Project

General

Profile

Actions

Bug #4384

closed

Possibility of DoS by repeating long query

Added by Pavel Kácha over 5 years ago. Updated about 4 years ago.

Status:
Closed
Priority:
Normal
Assignee:
Category:
Development - Core
Target version:
Start date:
10/19/2018
Due date:
% Done:

100%

Estimated time:
To be discussed:
No

Description

Long query does not stop when user closes or resubmits the page. This can cause several versions of one or more long queries running in vain. Possibilities:

  1. Limit number of queries for one user.
  2. Run the same query for the same user just once (if identical query arrives from the same user, kill the previous one).
  3. Cache queries, for second identical query don't run the new one, but return results from the first one, when ready.

1 and 2 might be reasonable to implement by means of named transactions (as we could find previous or "identical" transaction and its owner by name and kill it, or give to the user possibility to choose what to kill).
3 is hard to implement, needs connection pool/caching, own data transfers on result.

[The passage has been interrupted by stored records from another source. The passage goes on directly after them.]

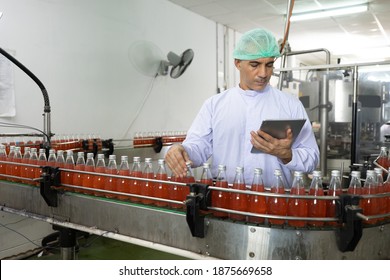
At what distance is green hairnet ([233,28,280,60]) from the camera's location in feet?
4.96

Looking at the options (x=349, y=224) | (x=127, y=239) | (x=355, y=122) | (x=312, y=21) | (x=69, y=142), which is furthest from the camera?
(x=312, y=21)

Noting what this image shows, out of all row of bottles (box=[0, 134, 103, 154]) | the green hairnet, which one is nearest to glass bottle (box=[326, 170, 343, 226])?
the green hairnet

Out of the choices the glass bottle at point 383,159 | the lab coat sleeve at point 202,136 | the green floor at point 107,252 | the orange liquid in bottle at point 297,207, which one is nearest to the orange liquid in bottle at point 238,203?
the orange liquid in bottle at point 297,207

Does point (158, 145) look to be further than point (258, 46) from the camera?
Yes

Probably not worth the hassle.


Related issues

Related to Mentat - Bug #4515: Runaway query?ClosedPavel Kácha01/14/2019

Actions
Related to Mentat - Feature #4609: Arbitrary grouping and sorting in EventsClosedJan Mach01/30/2019

Actions
Related to Mentat - Bug #6191: Implement thread safety in eventstorage service moduleClosedPavel Kácha01/14/2020

Actions
Actions #1

Updated by Pavel Kácha over 5 years ago

  • Assignee changed from Jan Mach to Radko Krkoš

Assigning to Radko for initial exploration.

Actions #2

Updated by Pavel Kácha over 5 years ago

We can also kill the query by JS when associated web page is closed. Something by means of:

window.addEventListener("beforeunload", function(e){
   navigator.sendBeacon("pageclosed?queryid=slimy");
}, false);

Actions #3

Updated by Radko Krkoš over 5 years ago

The named transactions we talked about in telco were only a proposal and are not implemented in PostgreSQL. Sorry for confusion.
A workaround would be using comments for naming, for example like this:

SELECT * FROM events; -- User42

Actions #4

Updated by Radko Krkoš over 5 years ago

  • % Done changed from 0 to 10

Unfortunately, the comments are removed and cannot be seen in pg_stat_activity output.

Alternative way would be the use of in-query renaming, something along the line of:

SELECT * FROM events AS User42;

Then, it is possible to read the list of running queries:

SELECT pid, query, state FROM pg_stat_activity;
  pid  |                      query                      | state  
-------+-------------------------------------------------+--------
 27934 |                                                 | 
 22545 | SELECT pid, query, state FROM pg_stat_activity; | active
 22581 | SELECT * FROM events AS User42;                 | idle
 24354 |                                                 | idle
 27931 |                                                 | 
 27930 |                                                 | 
 27932 |                                                 | 
(7 rows)

(The state column must also be considered, especially if transactions are used).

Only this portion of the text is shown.